Raking Muck in the Third Millenium

I used to have a sign over my desk in a newspaper office long ago, in Gothic script it read Rake Some Muck Today. In today's world, raking muck is something of a lost art. I may not be able to singlehandedly bring it back, but this is a start.

26 September 2010

The Last of the Fedora Wearing Reporters

Mike Celizic died this week.
I could use all the euphemisms that are painfully PC today, but Mike wasn't terribly PC. And the fact remains, there will be no more Friday nights at a bar, both of us telling boring stories of the glory days of being a reporter when what was important was getting the story and getting it right, not getting it posted on a Web site.
Mike was a fine reporter, masterful writer and one of the best drinking buddies I ever had.
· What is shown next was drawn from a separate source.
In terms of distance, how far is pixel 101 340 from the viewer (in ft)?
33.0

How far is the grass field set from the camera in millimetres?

That's saying something for a reporter.
He also always wore a hat. In winter, a fedora like the old guys with press cards in the band. In summer, a perfect Panama. Gals he was drinking with would vie for the opportunity to wear the hat for a while at the bar.
One year, at the New York Press Association in Saratoga Srpings, they had a casino night. Mike understood craps, which is sort of like understanding nuclear physics as far as I'm concerned. I told him I always wanted to be the girl who blew on a guy's dice, so he let me. He started out with $5,000 in play money and ended with $12,000. If only it had been real. I don't know if I'll ever by the good luck girl again.
The unfariness of losing Mike at 62-years-old stings. Who would have thought the rookie Statehouse reporter would have left us before his mentor?
When we weren't swapping war stories over endless rounds of Jack and Ginger (always my favorite couple) or glasses of beer, Mike and I discussed deeper subjects. Talk would drift around to matters theological. Mike was convinced this is all there is. I kinda figure he and God are discussing that right about now.
Basically a sportswriter, Mike covered several Olympic Games, including Beijing '08, where he discovered the miracle of Chinese bespoke tailoring.
I would enjoy bugging him about the fairness of sports that are size dependent, mostly basketball, which I loathe. He would actually agree there is something unsportsmanlike about the need for excessive size.
Mike would take the best photos of fireworks. What skill and patience that requires. I imagine from now on, whenever I see fireworks, I'll think of Mike. I imagine many things with send me thoughts of Mike.